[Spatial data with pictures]
= = =
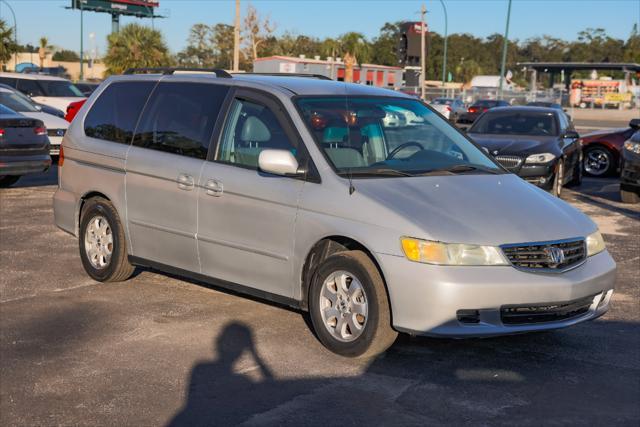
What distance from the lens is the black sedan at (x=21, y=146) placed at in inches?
506

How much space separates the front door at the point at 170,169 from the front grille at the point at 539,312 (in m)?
2.39

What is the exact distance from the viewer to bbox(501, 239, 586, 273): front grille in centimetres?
536

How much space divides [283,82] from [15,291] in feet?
9.32

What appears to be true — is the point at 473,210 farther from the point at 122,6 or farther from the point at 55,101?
the point at 122,6

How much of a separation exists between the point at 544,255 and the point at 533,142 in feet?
28.9

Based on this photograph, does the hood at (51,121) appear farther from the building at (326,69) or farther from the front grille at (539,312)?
the building at (326,69)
= = =
Transcribe all of the data above word for word, leaving out the pictures.

What distance from the lens is the black sedan at (x=21, y=146) placed at in inches?
506

How much space separates the front door at the point at 170,169 from the front grille at the point at 539,312 (in m)?
2.39

What is the exact distance from the viewer to bbox(501, 239, 586, 273): front grille in centimetres?
536

How much space divides [283,82] from [15,291] in feet?
9.32

What appears to be true — is the point at 473,210 farther from the point at 122,6 or farther from the point at 55,101?
the point at 122,6

How much of a separation exists between the point at 544,255 and the point at 533,142 in feet?
28.9

Based on this photograph, does the hood at (51,121) appear farther from the building at (326,69) or farther from the front grille at (539,312)?
the building at (326,69)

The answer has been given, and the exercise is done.